Charging on the Continent
Though they’re currently banned in the UK, pay-as-you-throw (PAYT) schemes where people pay for how much they use, following the ‘polluter pays’ principle, are popular on the Continent. Jennifer McDowall takes a trip around Europe to find out what we can learn from PAYT practitioners.
Flanders, Belgium
Flanders, the northern, Flemish-speaking region of Belgium and pay-as-you-throw (PAYT) devotee, has been hailed by some as the vanguard of waste management, achieving the highest diversion rate for household waste in Europe. Before the implementation of the first Flemish Waste decree in 1981, however, all Flemish authorities had their own landfill sites.

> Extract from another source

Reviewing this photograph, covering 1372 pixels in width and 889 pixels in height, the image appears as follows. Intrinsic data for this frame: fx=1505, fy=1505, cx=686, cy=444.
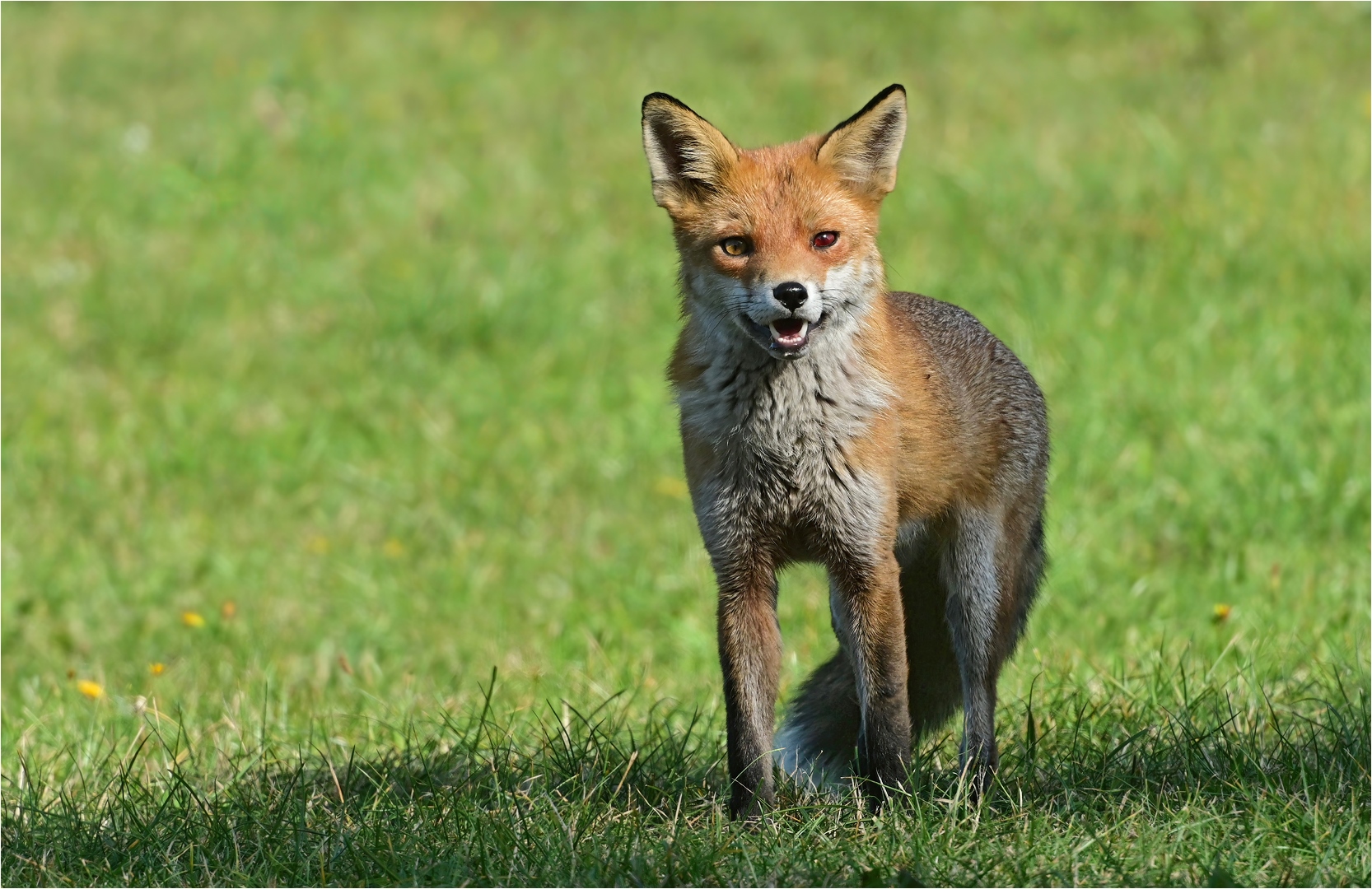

A lack of space, a large population, the environmental challenges associated with landfill sites and ‘NIMBYism’ were some of the reasons for the introduction of waste management schemes such as PAYT, according to Jan Verheyen of OVAM, the region’s public waste agency: “If you have a population of 400 or 500 inhabitants per square kilometre like in Flanders, that means almost everyone lives or works in the vicinity of an incineration plant or an old landfill site, and nobody likes that. That’s why there was a lot of pressure, both environmental and spatial, to find other solutions for our waste.”
These pressures gradually changed the way the region dealt with its waste, starting with improving landfill sites and phasing in incineration facilities. However, it was PAYT, which was not implemented until the mid-’90s despite being embedded in the Waste Decree of 1981, that was the driver behind the high levels of recycling now achieved by the region.